__WORK INSTRUCTIONS__:
Each record beneath this line is to be copied exactly.
>>>>
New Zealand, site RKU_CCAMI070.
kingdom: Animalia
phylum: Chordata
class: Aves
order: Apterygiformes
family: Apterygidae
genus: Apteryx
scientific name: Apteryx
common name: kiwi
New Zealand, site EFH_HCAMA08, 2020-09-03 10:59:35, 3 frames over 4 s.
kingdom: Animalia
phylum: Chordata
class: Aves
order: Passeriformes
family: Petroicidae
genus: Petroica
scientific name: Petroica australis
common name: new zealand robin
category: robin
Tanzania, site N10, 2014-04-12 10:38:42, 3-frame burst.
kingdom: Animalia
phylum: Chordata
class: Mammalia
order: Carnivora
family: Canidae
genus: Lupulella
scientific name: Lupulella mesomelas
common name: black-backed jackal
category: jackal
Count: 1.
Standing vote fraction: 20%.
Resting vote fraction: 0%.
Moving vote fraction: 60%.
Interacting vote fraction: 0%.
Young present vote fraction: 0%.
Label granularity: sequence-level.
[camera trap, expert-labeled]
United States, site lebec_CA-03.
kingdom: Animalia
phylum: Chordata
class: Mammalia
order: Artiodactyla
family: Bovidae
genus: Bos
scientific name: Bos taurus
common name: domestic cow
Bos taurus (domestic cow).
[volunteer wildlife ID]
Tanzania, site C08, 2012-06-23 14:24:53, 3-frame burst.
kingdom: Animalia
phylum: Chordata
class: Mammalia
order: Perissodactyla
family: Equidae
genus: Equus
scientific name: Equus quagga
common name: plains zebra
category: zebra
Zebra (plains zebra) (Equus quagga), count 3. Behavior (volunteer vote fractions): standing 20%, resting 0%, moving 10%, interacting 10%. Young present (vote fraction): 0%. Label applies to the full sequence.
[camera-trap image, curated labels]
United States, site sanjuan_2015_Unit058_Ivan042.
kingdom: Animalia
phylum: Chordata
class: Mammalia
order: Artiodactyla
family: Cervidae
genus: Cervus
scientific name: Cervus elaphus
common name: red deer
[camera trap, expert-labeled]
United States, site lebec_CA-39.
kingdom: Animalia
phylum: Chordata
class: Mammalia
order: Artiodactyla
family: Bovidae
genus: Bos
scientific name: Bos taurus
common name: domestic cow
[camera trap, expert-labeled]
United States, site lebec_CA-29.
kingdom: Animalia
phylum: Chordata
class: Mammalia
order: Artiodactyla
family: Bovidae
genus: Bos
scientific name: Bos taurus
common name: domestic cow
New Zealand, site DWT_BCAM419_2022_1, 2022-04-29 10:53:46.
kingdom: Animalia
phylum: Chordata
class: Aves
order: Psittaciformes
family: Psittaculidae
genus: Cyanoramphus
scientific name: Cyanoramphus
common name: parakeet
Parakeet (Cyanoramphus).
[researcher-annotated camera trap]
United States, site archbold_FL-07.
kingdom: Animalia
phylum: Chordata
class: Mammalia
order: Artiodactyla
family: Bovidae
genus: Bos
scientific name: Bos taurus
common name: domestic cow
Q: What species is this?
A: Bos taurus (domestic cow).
<<<<
__ANSWER AREA__:
New Zealand, site RKU_CCAMI070.
kingdom: Animalia
phylum: Chordata
class: Aves
order: Apterygiformes
family: Apterygidae
genus: Apteryx
scientific name: Apteryx
common name: kiwi
New Zealand, site EFH_HCAMA08, 2020-09-03 10:59:35, 3 frames over 4 s.
kingdom: Animalia
phylum: Chordata
class: Aves
order: Passeriformes
family: Petroicidae
genus: Petroica
scientific name: Petroica australis
common name: new zealand robin
category: robin
Tanzania, site N10, 2014-04-12 10:38:42, 3-frame burst.
kingdom: Animalia
phylum: Chordata
class: Mammalia
order: Carnivora
family: Canidae
genus: Lupulella
scientific name: Lupulella mesomelas
common name: black-backed jackal
category: jackal
Count: 1.
Standing vote fraction: 20%.
Resting vote fraction: 0%.
Moving vote fraction: 60%.
Interacting vote fraction: 0%.
Young present vote fraction: 0%.
Label granularity: sequence-level.
[camera trap, expert-labeled]
United States, site lebec_CA-03.
kingdom: Animalia
phylum: Chordata
class: Mammalia
order: Artiodactyla
family: Bovidae
genus: Bos
scientific name: Bos taurus
common name: domestic cow
Bos taurus (domestic cow).
[volunteer wildlife ID]
Tanzania, site C08, 2012-06-23 14:24:53, 3-frame burst.
kingdom: Animalia
phylum: Chordata
class: Mammalia
order: Perissodactyla
family: Equidae
genus: Equus
scientific name: Equus quagga
common name: plains zebra
category: zebra
Zebra (plains zebra) (Equus quagga), count 3. Behavior (volunteer vote fractions): standing 20%, resting 0%, moving 10%, interacting 10%. Young present (vote fraction): 0%. Label applies to the full sequence.
[camera-trap image, curated labels]
United States, site sanjuan_2015_Unit058_Ivan042.
kingdom: Animalia
phylum: Chordata
class: Mammalia
order: Artiodactyla
family: Cervidae
genus: Cervus
scientific name: Cervus elaphus
common name: red deer
[camera trap, expert-labeled]
United States, site lebec_CA-39.
kingdom: Animalia
phylum: Chordata
class: Mammalia
order: Artiodactyla
family: Bovidae
genus: Bos
scientific name: Bos taurus
common name: domestic cow
[camera trap, expert-labeled]
United States, site lebec_CA-29.
kingdom: Animalia
phylum: Chordata
class: Mammalia
order: Artiodactyla
family: Bovidae
genus: Bos
scientific name: Bos taurus
common name: domestic cow
New Zealand, site DWT_BCAM419_2022_1, 2022-04-29 10:53:46.
kingdom: Animalia
phylum: Chordata
class: Aves
order: Psittaciformes
family: Psittaculidae
genus: Cyanoramphus
scientific name: Cyanoramphus
common name: parakeet
Parakeet (Cyanoramphus).
[researcher-annotated camera trap]
United States, site archbold_FL-07.
kingdom: Animalia
phylum: Chordata
class: Mammalia
order: Artiodactyla
family: Bovidae
genus: Bos
scientific name: Bos taurus
common name: domestic cow
Q: What species is this?
A: Bos taurus (domestic cow).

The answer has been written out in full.